** Opening READING PASSAGE block **

Do we have a clear idea of what intuition is?

Intuition can be approached from a cognitive view, which means, in some way, looking at how brain function works. In fact, in the 60s, Nobel prize winner Roger W. Sperry developed research with Michael Gazzaniga that led to one of the most prevalent theories explaining intuition: the split of hemispheres [1].


But that did not explain that much. We knew intuition may be located in one hemisphere but not in the other one. Great. This is why, until now, some people refer to themselves as left or right-handed. 

The split brain model. Thankfully taken from the text of Shaina Rozen, at Work Life.

** Closing READING PASSAGE block **
** Opening STORED DATA block **

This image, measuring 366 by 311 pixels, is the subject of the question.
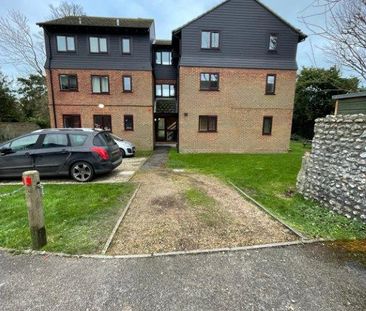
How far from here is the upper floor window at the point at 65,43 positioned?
15359mm

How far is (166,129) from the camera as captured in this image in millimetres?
21656

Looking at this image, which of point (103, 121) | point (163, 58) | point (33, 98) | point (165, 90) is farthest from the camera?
point (33, 98)

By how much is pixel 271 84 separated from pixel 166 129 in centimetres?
1009

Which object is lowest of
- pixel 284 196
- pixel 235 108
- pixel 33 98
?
pixel 284 196

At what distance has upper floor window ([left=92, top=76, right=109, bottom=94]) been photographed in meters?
15.9

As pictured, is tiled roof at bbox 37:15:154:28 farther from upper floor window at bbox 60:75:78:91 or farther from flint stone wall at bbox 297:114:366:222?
flint stone wall at bbox 297:114:366:222

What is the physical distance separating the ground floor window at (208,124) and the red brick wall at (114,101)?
374 centimetres

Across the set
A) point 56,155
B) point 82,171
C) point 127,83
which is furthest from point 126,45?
point 82,171

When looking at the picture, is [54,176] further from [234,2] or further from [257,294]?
[234,2]

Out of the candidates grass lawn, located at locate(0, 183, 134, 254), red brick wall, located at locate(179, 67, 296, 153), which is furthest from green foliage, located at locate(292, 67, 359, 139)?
grass lawn, located at locate(0, 183, 134, 254)

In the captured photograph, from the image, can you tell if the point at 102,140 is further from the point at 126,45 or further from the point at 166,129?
the point at 166,129

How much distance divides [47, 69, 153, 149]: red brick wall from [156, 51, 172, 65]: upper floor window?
431 centimetres

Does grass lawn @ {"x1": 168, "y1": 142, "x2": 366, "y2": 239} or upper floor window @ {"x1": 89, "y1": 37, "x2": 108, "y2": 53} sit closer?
grass lawn @ {"x1": 168, "y1": 142, "x2": 366, "y2": 239}

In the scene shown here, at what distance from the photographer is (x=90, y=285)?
106 inches
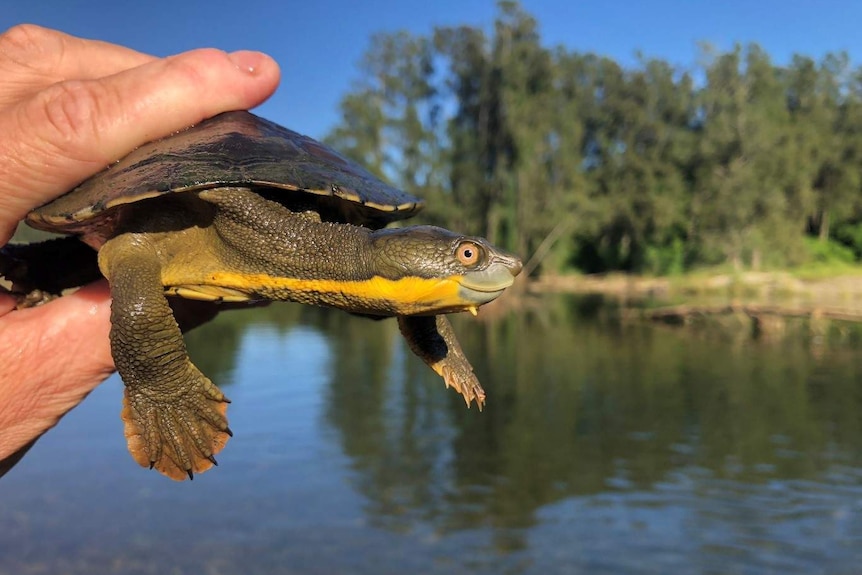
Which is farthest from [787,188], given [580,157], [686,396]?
[686,396]

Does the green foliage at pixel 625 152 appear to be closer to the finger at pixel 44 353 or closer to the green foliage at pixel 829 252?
the green foliage at pixel 829 252

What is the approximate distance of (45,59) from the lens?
2.27 metres

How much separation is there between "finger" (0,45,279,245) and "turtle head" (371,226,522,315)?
0.90 meters

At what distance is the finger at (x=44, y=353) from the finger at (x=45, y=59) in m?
0.68

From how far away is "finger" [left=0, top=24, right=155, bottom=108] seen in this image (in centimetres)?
222

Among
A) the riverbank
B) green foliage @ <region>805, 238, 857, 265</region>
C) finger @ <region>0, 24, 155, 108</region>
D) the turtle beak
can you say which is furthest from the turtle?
green foliage @ <region>805, 238, 857, 265</region>

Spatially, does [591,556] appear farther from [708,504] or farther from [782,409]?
[782,409]

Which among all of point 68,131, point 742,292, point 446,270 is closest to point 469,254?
point 446,270

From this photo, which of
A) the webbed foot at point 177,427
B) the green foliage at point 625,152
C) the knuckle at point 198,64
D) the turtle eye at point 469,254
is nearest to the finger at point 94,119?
the knuckle at point 198,64

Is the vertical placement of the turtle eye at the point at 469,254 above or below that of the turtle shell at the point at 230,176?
below

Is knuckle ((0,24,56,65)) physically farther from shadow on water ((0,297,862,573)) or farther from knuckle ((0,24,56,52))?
shadow on water ((0,297,862,573))

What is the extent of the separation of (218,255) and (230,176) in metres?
0.23

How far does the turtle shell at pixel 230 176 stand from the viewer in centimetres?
171

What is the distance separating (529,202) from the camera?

** Closing STORED DATA block **

▶ _WHAT THE EXERCISE ASKS_:
Rewrite the passage on intuition from "Do we have a" to "at Work Life.", putting "division" wherever "split" appears.

▶ _WRITTEN RESPONSE_:
Do we have a clear idea of what intuition is?

Intuition can be approached from a cognitive view, which means, in some way, looking at how brain function works. In fact, in the 60s, Nobel prize winner Roger W. Sperry developed research with Michael Gazzaniga that led to one of the most prevalent theories explaining intuition: the division of hemispheres [1].


But that did not explain that much. We knew intuition may be located in one hemisphere but not in the other one. Great. This is why, until now, some people refer to themselves as left or right-handed. 

The division brain model. Thankfully taken from the text of Shaina Rozen, at Work Life.